At the most basic level, an :class:`~anndata.AnnData` object ``adata`` stores
a data matrix (``adata.X``), dataframe-like annotation of observations
(``adata.obs``) and variables (``adata.var``) and unstructured dict-like
annotation (``adata.uns``). Values can be retrieved and appended via
``adata.obs['key1']`` and ``adata.var['key2']``. Names of observations and
variables can be accessed via ``adata.obs_names`` and ``adata.var_names``,
respectively. :class:`~anndata.AnnData` objects can be sliced like
dataframes, for example, ``adata_subset = adata[:, list_of_gene_names]``.
For more, see this `blog post <http://falexwolf.de/blog/171223_AnnData_indexing_views_HDF5-backing/>`__.

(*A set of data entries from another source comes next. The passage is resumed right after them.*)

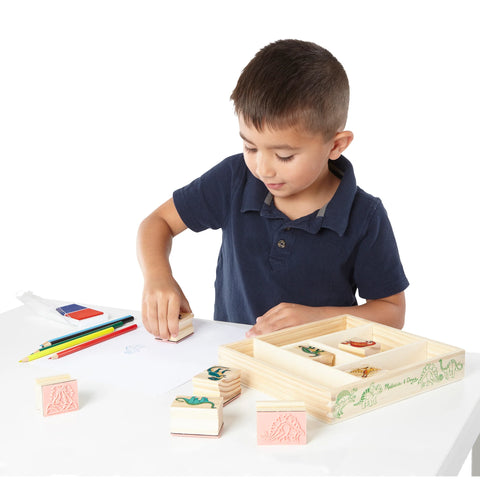 Melissa & Doug Wooden Stamp Set Dinosaurs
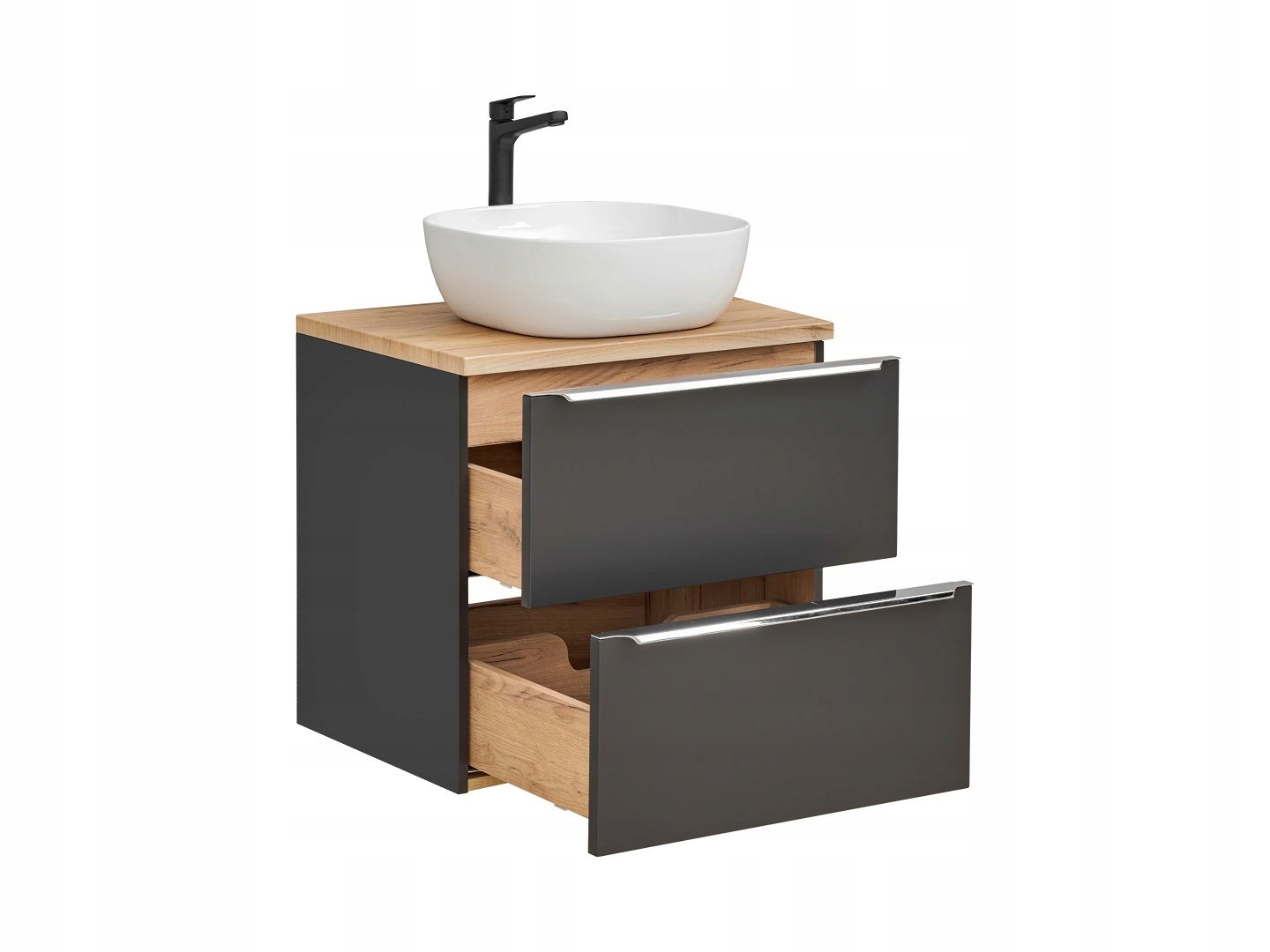 SZAFKA Z UMYWALKĄ I BLATEM 60 CM CAPRI COSMOS Szerokość mebla 60 cm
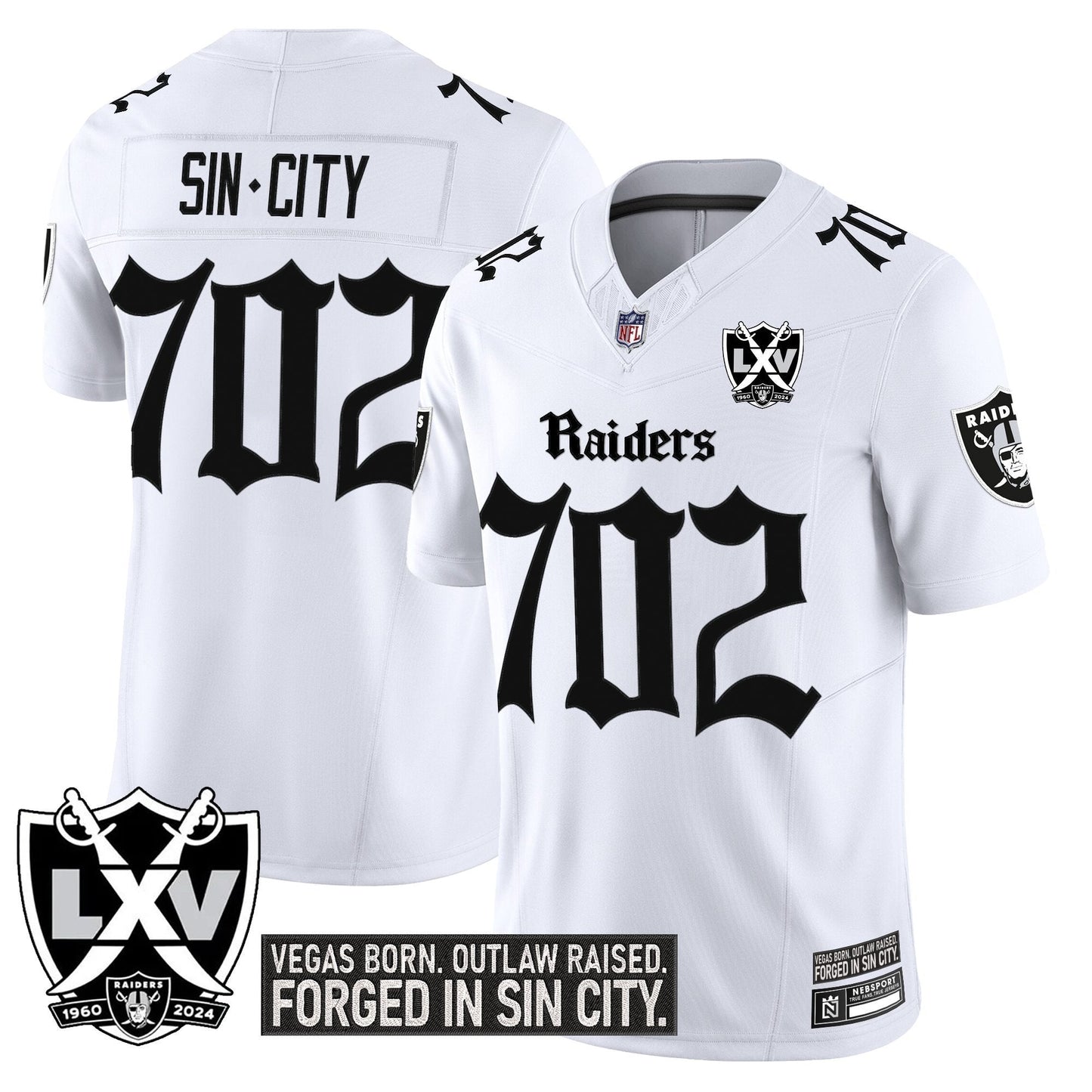 Men's Las Vegas Raiders 'Gothic Sin City Shadows Edition' Vapor Limited Jersey - All Stitched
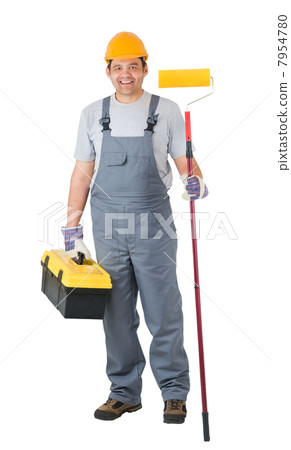 Home repair man isolated Home repair man isolated 7954780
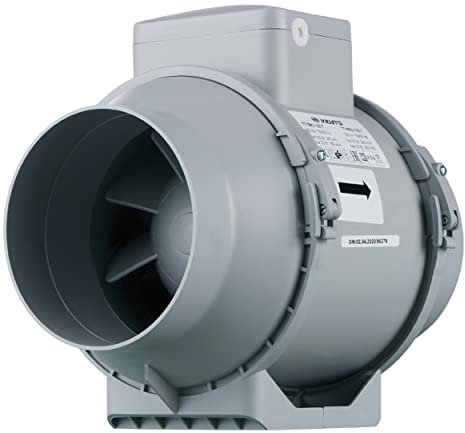 VENTS Halbradialer Rohrlüfter TT Pro 125 U mit Drehzahlregler & Thermostat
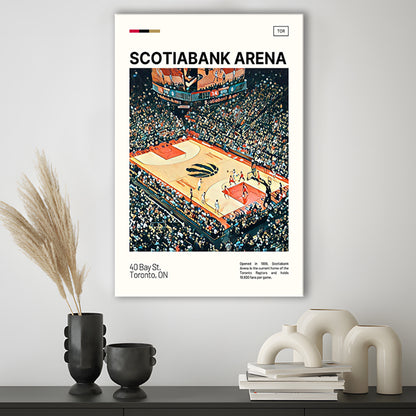 Scotiabank Arena Print, Toronto Raptors Stadium Canvas Art, Fan Gifts, Sport Art, Canvas Print Wall Art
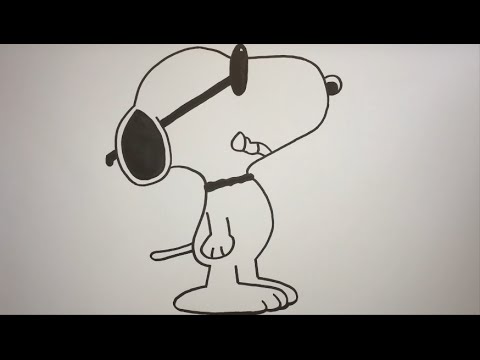 480x360 how to draw snoopy step - Snoopy Drawing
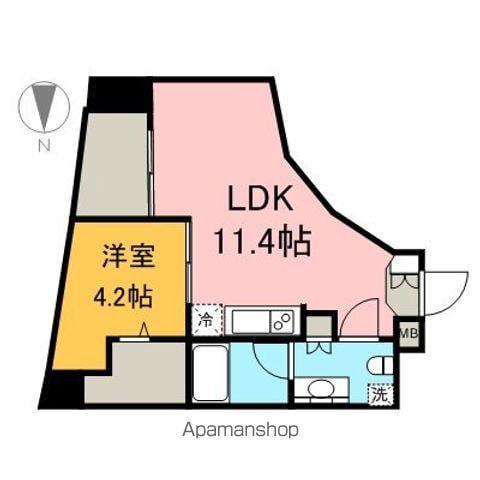 シャトー&ホテル名駅南2ND(1LDK/8階)の間取り写真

To read a data file to an :class:`~anndata.AnnData` object, call::

    adata = sc.read(filename)

to initialize an :class:`~anndata.AnnData` object. Possibly add further annotation using, e.g., ``pd.read_csv``::

    import pandas as pd
    anno = pd.read_csv(filename_sample_annotation)
    adata.obs['cell_groups'] = anno['cell_groups']  # categorical annotation of type pandas.Categorical
    adata.obs['time'] = anno['time']                # numerical annotation of type float
    # alternatively, you could also set the whole dataframe
    # adata.obs = anno

To write, use::

    adata.write(filename)
    adata.write_csvs(filename)
    adata.write_loom(filename)


.. _Seaborn: http://seaborn.pydata.org/
.. _matplotlib: http://matplotlib.org/